## CHALLENGE
Return every line from the rows below that contains the word "which", copying each one unchanged.

[start of RECORDED DATA]

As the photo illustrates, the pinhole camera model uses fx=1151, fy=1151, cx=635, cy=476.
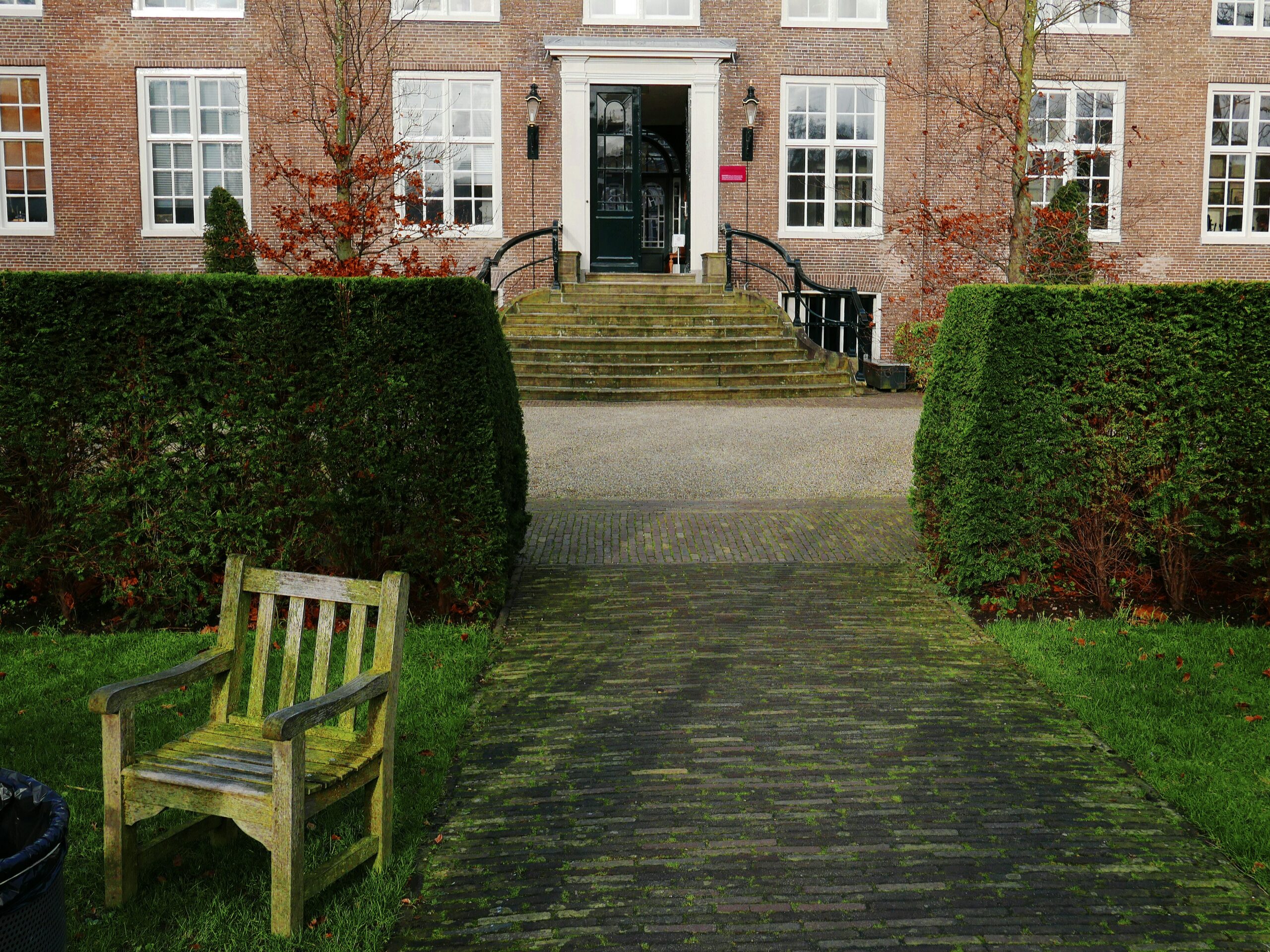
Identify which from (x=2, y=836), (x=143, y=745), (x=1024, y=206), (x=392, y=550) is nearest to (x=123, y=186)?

[end of RECORDED DATA]
[start of RECORDED DATA]

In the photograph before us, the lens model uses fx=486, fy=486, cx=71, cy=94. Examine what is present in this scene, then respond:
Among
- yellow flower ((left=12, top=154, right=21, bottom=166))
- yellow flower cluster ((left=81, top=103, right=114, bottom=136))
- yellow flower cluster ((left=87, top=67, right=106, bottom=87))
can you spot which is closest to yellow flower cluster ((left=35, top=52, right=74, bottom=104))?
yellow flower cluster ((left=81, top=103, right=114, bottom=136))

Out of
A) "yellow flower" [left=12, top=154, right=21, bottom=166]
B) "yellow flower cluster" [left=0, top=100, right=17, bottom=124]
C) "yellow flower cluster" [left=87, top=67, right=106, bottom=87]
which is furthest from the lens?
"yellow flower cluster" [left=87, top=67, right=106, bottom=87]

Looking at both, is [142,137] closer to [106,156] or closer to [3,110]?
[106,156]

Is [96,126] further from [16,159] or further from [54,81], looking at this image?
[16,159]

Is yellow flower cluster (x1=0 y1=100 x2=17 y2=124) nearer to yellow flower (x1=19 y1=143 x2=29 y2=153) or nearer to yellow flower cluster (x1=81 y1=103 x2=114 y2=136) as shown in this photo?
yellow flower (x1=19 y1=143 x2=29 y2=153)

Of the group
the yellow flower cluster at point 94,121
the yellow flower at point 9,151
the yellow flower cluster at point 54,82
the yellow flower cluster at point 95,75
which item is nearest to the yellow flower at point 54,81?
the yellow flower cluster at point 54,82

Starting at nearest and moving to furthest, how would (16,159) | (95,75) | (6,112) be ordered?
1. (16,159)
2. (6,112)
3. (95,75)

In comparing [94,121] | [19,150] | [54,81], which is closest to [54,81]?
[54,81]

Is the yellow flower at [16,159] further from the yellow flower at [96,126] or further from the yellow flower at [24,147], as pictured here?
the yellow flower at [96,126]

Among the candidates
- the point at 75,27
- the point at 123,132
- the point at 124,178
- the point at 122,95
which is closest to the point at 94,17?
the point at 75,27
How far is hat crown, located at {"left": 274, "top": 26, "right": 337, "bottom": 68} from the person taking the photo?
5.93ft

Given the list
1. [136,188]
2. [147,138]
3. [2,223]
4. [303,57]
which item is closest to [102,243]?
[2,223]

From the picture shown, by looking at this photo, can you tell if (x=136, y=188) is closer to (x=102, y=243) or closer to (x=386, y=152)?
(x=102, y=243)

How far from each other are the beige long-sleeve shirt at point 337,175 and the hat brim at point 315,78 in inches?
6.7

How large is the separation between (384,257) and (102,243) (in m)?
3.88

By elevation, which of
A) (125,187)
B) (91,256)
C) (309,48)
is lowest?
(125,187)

[end of RECORDED DATA]
[start of RECORDED DATA]

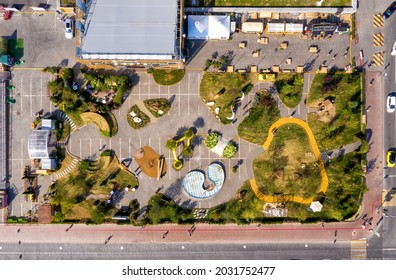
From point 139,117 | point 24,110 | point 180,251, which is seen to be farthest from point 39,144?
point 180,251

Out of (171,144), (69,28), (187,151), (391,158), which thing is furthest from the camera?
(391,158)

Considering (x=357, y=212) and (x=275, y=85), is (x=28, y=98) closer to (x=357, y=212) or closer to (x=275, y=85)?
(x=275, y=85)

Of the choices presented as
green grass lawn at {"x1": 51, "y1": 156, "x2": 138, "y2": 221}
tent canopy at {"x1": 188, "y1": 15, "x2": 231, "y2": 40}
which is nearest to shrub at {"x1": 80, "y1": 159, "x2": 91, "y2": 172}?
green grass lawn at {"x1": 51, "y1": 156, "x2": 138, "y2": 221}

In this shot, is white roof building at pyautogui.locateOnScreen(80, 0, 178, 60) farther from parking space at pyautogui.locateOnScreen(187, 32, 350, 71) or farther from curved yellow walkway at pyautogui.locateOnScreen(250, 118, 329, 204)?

[end of RECORDED DATA]

## TASK SOLUTION
Identify which from (x=2, y=836), (x=143, y=745), (x=1024, y=206), (x=392, y=550) is nearest to (x=123, y=186)?
can you spot which is closest to yellow flower cluster ((left=35, top=52, right=74, bottom=104))?
which is furthest from the lens?
which item is nearest to the yellow flower at point 54,81?
In comparing [94,121] | [19,150] | [54,81], which is closest to [54,81]?
which is closest to the point at 94,17?
which item is closest to [102,243]?
By elevation, which of
From point 139,117 | point 24,110 | point 180,251, which is seen to be farthest from point 39,144?
Out of (171,144), (69,28), (187,151), (391,158), which thing is furthest from the camera?
which is nearest to shrub at {"x1": 80, "y1": 159, "x2": 91, "y2": 172}?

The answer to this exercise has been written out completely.